Star UK fund managers suffer stormy spring - Lipper
LONDON (Reuters) - A slew of Britain's elite fund managers may face tricky questions from clients as performance slips, heaping pressure on a "star" manager culture the industry has crafted to lure investor cash.
Some of the biggest names in UK fund management have booked underwhelming three-month, six-month and one-year returns to April 30, data from Thomson Reuters fund research house Lipper shows, denting reputations in markets they tend to dominate.
Sanjeev Shah of the $5 billion Fidelity Special Situations (Acc) Fund is one such manager trailing peers in the Lipper Global Equity UK universe over all three time periods, resulting in relative underperformance of 8.76 percentage points in the year through April.
The man Fidelity chose to succeed veteran Anthony Bolton in charge of the UK portion of the fund in 2008 said he was disappointed the fund had fallen below peers, but a preference for financials and real estate over the likes of commodities and industrials would bring rewards over time.
"Managing a special situations portfolio -- where you are consistently going against the herd and buying into weakness -- is going to lead to fairly lumpy performance," Shah said, adding that investors were always advised to take a three-to-five year view on their investment decisions.
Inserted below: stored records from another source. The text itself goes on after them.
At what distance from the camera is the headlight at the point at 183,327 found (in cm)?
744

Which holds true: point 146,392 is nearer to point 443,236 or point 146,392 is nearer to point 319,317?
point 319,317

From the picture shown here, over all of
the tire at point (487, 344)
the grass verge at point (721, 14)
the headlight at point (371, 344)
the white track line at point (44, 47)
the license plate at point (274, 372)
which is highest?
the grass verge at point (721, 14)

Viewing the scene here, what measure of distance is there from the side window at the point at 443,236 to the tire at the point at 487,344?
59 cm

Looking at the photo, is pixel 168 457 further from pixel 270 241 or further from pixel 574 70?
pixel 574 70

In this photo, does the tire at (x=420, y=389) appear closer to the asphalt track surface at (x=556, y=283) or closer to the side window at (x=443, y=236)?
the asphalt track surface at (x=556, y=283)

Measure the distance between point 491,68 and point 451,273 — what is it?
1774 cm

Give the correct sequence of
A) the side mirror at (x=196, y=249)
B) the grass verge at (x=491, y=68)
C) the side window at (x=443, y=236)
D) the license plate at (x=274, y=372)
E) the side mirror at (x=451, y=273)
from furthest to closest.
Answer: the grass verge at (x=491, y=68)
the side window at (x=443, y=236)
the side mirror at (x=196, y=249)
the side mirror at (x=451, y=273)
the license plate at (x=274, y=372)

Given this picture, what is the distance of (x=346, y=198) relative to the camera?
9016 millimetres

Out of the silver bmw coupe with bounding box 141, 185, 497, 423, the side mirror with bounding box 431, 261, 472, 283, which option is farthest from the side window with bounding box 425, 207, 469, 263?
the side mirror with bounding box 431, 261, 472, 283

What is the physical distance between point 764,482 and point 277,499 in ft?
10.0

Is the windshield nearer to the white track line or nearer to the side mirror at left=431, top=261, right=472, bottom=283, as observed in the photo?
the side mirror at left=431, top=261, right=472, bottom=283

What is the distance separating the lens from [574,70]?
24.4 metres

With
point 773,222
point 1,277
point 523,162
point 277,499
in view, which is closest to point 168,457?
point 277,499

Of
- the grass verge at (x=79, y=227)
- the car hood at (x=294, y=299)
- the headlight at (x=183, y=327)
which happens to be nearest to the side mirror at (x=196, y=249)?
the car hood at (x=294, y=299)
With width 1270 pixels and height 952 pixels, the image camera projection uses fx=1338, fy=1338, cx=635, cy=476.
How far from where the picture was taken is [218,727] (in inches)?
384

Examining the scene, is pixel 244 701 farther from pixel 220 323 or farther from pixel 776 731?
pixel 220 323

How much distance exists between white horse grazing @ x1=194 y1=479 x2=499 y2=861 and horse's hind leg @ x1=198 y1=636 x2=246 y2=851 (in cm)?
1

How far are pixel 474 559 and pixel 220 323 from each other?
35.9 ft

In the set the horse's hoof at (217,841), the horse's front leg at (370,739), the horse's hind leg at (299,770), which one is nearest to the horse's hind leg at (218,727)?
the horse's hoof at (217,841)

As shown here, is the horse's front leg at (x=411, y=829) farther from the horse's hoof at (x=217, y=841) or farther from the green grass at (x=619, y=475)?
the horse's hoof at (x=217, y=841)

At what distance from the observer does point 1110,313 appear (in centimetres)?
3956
"I have a very distinct style of managing money. I look for sectors and stocks that are unloved, disliked by the sell-side and under-owned by institutions ... and most managers today are overweight in areas which look expensive to historical context."
British fund management houses have been playing down the significance of their top talent to performance at fund and group level since Guillaume Rambourg and Roger Guy exited Gartmore, triggering a rapid outflow of cash that culminated in its sale to rival Henderson Group (HGGH.L) earlier this year.
Analysts say many houses are unwilling to entirely abandon the powerful marketing tool, fearing some individuals are more popular than the brands they represent.
But an unclear economic outlook and increased market volatility mean many celebrated managers are underperforming peers in the fields in which they made their names.
Philip Gibbs, manager of the $1 billion Jupiter Absolute Return (Acc) Fund, feted by his employers after beating all comers during the financial crisis, is trailing his Lipper Global peer performance by 5.3 percentage points in the year to April 30.
Neptune's Robin Geffen -- a high-profile commentator in the British press -- has seen his $1.15 billion Global Equity B (Acc) Fund underperform by 2.65 percentage points in relative terms over the half-year through April.
And M&G's Richard Woolnough, manager of the $6.7 billion M&G Corporate Bond A (Inc) Fund, posted performance 1.06 percentage points below Lipper peers over the same period.
Fidelity's Shah said net flows to his fund were broadly flat despite the downturn, supporting the idea that star managers can attract more cash than less charismatic rivals and hold onto money longer through rough times.
But institutional investors were becoming less patient with big names who fail to deliver, said Ryan Hughes, a senior manager at fund of funds investor Skandia Investment Group.
"There are some very, very good fund managers who are uncomfortable in the limelight and those managers have not taken anywhere near the level of assets their quality deserves," Hughes said.
Commodities mogul Evy Hambro, lead manager of the $5 billion BlackRock Gold & General (Inc) Fund, has also struggled to keep pace with peers in the Lipper Global Equity Gold & Precious Metals sector over three, six and 12-months to April 30.
The long-term value fund, which invests in high quality gold and other precious metals producers, undershot peers within a range of 2.36 and 4.56 percentage points over the year.
It was hit indirectly by volatility in silver prices and a re-rating of companies with existing cash-flow producing assets.
"Over the relatively short time period mentioned, pure-play exploration companies saw valuation ratings increase on the back of bids for companies such as Andean," a statement to Reuters on behalf of BlackRock's Natural Resources team said.
"This was especially true in the fourth quarter of 2010 and the start of 2011, when many low-quality exploration companies saw their 'hope values' rise sharply and the market has ignored the higher-quality producing names."
Schroders UK mid-cap equities specialist -- and occasional DJ on British radio station Jazz FM -- Andy Brough is one star manager pedalling hard to turn relative underperformance around after months of stock market jitters following the Japanese quake, North African unrest and sovereign debt woes.
His $2.2 billion Schroder UK Mid 250 (Acc) Fund underperformed peers in the Lipper Global UK Equity Small & Mid-Cap space by 9.35 percentage points over the year to April 30, but delivered 0.16 percentage points of outperformance in the three months to end-April.
"Market volatility has been a salient feature of the past few years; a situation that is likely to persist as the fallout from the financial crisis continues to unfold," a spokeswoman for the fund at Schroders said.
"The better performance of micro and small-caps over the period has skewed the benchmark against the fund. We believe our emphasis on well-financed companies with strong business models, attractive assets and significant growth potential will deliver robust returns over the long term, irrespective of short-term volatility."